**Recorded information**
────────────────────────────────────────

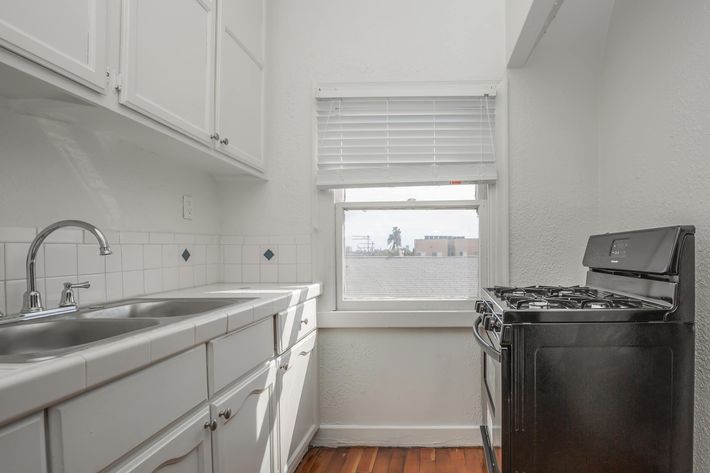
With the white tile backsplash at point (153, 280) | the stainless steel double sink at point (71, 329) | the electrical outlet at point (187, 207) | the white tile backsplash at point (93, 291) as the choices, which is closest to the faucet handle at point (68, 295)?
the stainless steel double sink at point (71, 329)

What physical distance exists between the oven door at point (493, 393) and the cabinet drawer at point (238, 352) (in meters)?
0.77

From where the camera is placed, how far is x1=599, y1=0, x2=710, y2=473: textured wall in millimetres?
1461

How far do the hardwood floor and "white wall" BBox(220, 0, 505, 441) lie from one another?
127 mm

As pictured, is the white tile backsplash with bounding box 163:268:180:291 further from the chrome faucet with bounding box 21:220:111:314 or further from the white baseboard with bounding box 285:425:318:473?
the white baseboard with bounding box 285:425:318:473

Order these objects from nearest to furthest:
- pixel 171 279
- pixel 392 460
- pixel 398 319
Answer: pixel 171 279, pixel 392 460, pixel 398 319

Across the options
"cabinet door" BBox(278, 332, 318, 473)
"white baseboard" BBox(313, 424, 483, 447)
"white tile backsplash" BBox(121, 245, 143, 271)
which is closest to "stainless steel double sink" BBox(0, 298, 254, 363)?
"white tile backsplash" BBox(121, 245, 143, 271)

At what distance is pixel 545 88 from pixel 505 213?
26.4 inches

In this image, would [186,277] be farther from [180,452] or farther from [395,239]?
[180,452]

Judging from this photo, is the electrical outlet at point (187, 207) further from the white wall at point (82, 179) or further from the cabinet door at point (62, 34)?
the cabinet door at point (62, 34)

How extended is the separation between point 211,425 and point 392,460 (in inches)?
51.9

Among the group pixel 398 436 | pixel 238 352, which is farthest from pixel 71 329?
pixel 398 436

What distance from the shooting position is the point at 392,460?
2348mm

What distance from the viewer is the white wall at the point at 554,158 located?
7.84ft

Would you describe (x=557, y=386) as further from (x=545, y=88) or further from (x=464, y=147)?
(x=545, y=88)
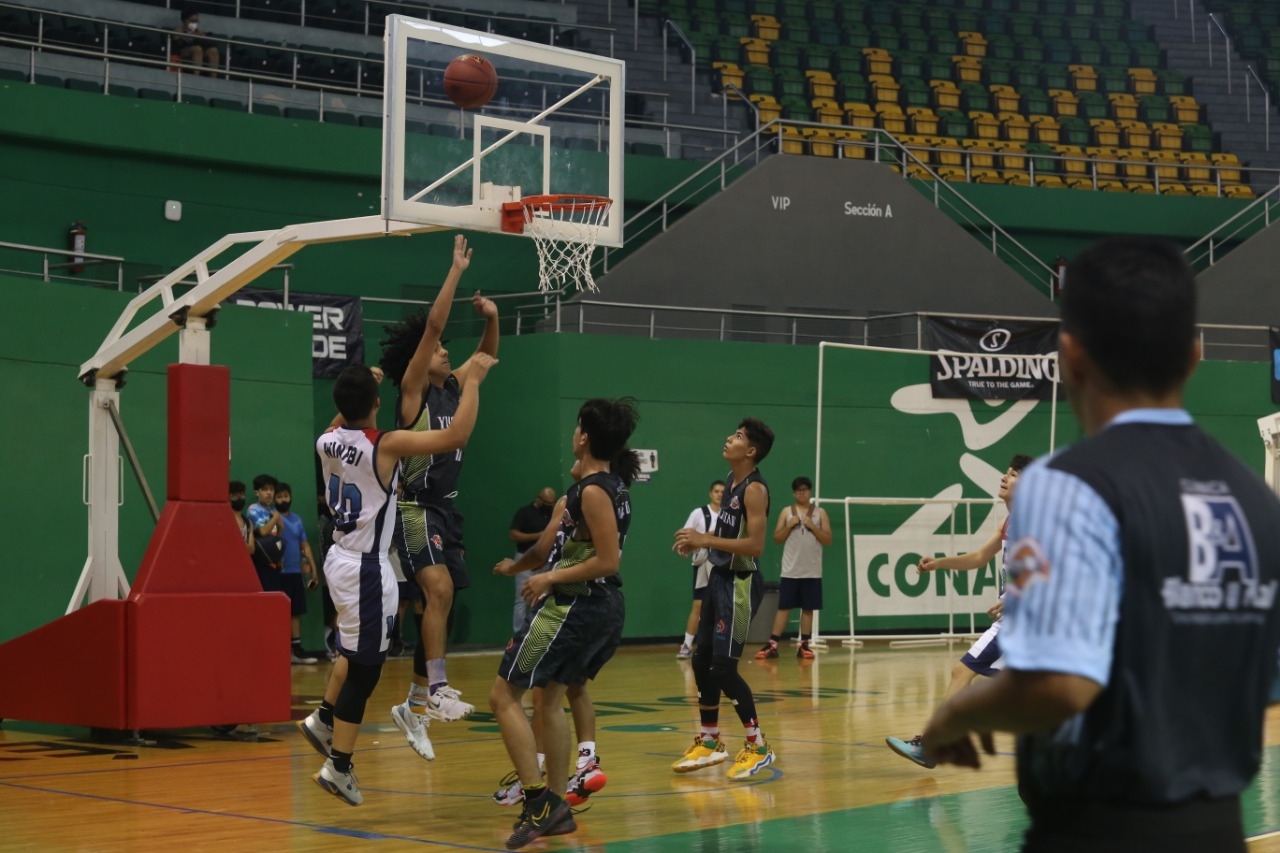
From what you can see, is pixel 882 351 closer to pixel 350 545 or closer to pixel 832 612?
pixel 832 612

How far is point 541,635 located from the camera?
7203mm

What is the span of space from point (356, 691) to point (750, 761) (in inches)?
110

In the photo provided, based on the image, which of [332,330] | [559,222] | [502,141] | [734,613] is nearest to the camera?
[734,613]

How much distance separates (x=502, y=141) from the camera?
34.3ft

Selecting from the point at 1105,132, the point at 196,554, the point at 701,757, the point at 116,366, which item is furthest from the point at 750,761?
the point at 1105,132

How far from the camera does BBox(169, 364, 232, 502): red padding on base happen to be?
34.8 ft

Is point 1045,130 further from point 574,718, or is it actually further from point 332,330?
point 574,718

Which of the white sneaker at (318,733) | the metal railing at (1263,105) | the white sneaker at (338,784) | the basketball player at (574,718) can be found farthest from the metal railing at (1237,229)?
the white sneaker at (338,784)

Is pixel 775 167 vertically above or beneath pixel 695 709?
above

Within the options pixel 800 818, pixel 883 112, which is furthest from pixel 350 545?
pixel 883 112

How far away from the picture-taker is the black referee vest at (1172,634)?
243 cm

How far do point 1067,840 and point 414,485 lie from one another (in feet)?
23.8

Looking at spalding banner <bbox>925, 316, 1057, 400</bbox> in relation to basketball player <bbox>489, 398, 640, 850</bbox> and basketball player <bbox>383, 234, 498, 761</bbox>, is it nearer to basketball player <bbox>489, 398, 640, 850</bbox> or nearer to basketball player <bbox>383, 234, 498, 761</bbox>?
basketball player <bbox>383, 234, 498, 761</bbox>

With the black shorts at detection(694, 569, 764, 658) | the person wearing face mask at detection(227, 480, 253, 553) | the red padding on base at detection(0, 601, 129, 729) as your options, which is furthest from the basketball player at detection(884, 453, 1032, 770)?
the person wearing face mask at detection(227, 480, 253, 553)
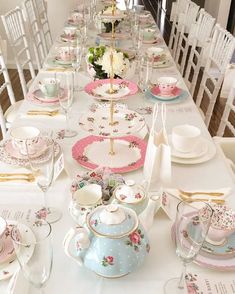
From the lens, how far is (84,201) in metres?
0.94

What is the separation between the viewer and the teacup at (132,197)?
0.90m

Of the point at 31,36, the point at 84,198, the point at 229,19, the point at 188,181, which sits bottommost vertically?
the point at 229,19

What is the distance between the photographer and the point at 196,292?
2.61ft

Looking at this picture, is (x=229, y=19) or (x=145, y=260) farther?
(x=229, y=19)

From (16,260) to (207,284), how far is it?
1.42 feet

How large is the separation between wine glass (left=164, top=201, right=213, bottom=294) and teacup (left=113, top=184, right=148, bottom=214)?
117mm

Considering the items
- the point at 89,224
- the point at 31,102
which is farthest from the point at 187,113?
the point at 89,224

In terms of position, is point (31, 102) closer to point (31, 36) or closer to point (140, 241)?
point (140, 241)

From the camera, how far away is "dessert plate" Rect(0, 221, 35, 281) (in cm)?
70

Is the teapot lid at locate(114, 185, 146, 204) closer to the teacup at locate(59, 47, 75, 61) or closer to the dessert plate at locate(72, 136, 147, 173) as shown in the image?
the dessert plate at locate(72, 136, 147, 173)

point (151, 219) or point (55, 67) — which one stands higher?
point (151, 219)

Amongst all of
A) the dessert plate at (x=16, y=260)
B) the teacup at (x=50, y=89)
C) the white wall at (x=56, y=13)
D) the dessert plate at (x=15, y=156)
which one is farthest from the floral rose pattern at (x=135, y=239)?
the white wall at (x=56, y=13)

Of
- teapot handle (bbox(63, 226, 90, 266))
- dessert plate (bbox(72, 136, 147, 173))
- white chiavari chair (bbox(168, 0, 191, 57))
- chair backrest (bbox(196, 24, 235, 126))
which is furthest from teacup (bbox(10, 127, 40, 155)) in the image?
white chiavari chair (bbox(168, 0, 191, 57))

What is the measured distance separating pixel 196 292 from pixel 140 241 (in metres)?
0.16
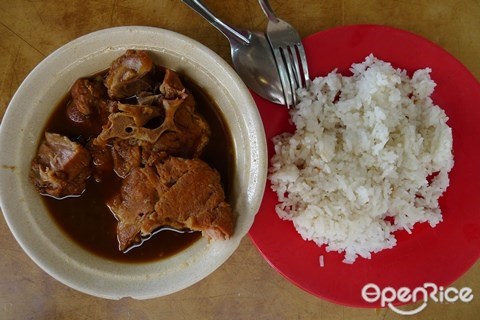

────────────────────────────────────────

Pull out every line in the items above that contains the word "options" and list those lines.

Across the options
Within the options pixel 800 818, pixel 883 112, which is furthest from pixel 350 545?
With the black shorts at detection(694, 569, 764, 658) | the person wearing face mask at detection(227, 480, 253, 553) | the red padding on base at detection(0, 601, 129, 729) as your options, which is furthest from the basketball player at detection(884, 453, 1032, 770)?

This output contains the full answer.